# dvc rental 3-5 days



## alexb (Jan 18, 2011)

where is the best place to find a rental [specifics deleted]
do you get early access to the parks when staying at dvc


----------



## DeniseM (Jan 18, 2011)

Click on "Marketplace" in the red bar at the top of the page to access the TUG Classifieds.


----------



## tomandrobin (Jan 18, 2011)

You can also visit MouseOwners.com and Disboards.com for point rentals.


----------



## alexb (Jan 20, 2011)

*Dvc Rentals*

looking for 5 days which would be the least points to an owner sun-thur or
mon-friday


----------



## chalee94 (Jan 20, 2011)

alexb said:


> looking for 5 days which would be the least points to an owner sun-thur or
> mon-friday



sun-thur is cheaper - here is a link to the point charts.

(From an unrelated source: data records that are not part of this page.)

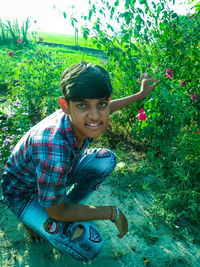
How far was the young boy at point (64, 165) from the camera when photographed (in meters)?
1.25

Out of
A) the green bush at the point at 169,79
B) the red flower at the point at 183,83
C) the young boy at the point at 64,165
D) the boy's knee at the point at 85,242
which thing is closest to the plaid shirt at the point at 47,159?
the young boy at the point at 64,165

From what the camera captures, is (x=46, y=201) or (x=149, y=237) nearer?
(x=46, y=201)

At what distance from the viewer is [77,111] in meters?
1.29

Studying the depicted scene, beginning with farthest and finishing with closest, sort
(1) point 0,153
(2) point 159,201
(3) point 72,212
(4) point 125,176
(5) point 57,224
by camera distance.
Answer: (4) point 125,176 < (1) point 0,153 < (2) point 159,201 < (5) point 57,224 < (3) point 72,212

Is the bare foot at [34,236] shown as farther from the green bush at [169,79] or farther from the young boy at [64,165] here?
the green bush at [169,79]

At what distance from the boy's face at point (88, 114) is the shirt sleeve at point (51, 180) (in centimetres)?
23

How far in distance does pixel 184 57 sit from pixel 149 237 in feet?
5.55

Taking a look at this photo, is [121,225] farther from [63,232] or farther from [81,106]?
[81,106]

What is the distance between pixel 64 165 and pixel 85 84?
1.47 ft

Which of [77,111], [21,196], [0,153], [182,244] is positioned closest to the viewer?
[77,111]

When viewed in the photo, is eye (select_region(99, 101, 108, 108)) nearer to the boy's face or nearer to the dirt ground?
the boy's face

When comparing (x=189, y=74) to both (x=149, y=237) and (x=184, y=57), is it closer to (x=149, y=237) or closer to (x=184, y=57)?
(x=184, y=57)

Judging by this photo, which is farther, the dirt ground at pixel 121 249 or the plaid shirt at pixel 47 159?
the dirt ground at pixel 121 249

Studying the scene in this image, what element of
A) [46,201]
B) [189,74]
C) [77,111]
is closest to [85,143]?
[77,111]
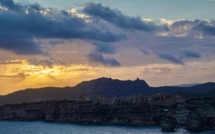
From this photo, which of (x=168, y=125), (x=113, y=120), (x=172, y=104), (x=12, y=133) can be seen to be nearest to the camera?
(x=168, y=125)

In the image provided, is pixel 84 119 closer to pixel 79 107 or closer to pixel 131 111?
pixel 79 107

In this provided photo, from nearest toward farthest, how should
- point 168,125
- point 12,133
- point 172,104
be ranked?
point 168,125
point 12,133
point 172,104

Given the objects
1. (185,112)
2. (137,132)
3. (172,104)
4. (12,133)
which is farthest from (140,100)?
(12,133)

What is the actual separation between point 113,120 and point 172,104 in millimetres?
30763

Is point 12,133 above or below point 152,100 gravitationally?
below

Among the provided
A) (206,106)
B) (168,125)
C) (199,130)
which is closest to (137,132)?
(168,125)

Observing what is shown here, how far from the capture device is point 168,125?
438 ft

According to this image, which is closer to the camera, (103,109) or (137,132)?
(137,132)

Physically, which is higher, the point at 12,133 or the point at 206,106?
the point at 206,106

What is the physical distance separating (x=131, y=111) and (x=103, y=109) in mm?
16959

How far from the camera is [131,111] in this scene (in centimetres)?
17762

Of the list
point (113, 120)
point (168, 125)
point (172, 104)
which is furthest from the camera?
point (113, 120)

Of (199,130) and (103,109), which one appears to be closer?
(199,130)

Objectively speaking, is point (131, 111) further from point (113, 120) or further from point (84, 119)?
point (84, 119)
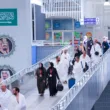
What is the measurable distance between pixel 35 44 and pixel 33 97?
11915 millimetres

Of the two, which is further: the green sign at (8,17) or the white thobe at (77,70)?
the white thobe at (77,70)

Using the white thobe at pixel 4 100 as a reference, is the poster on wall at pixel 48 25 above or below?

if you are staying at a DVC resort onsite at wdw, you get all onsite benefits, including extra magic hours (early access or late access, depending on the park and day of the week), access to the wdw bus system and free parking at the theme parks.


----------



## Mjasp (Jan 24, 2011)

I'm curious where do you find points for sale besides the timeshare store and dvc by resale?


----------



## chalee94 (Jan 24, 2011)

ebay.

i think fidelity is the new name for GMAC - but they tend to have additional fees.


----------



## alexb (Jan 24, 2011)

managed to get hgv exchange through rci for june 2bed at dvc01 for the week


----------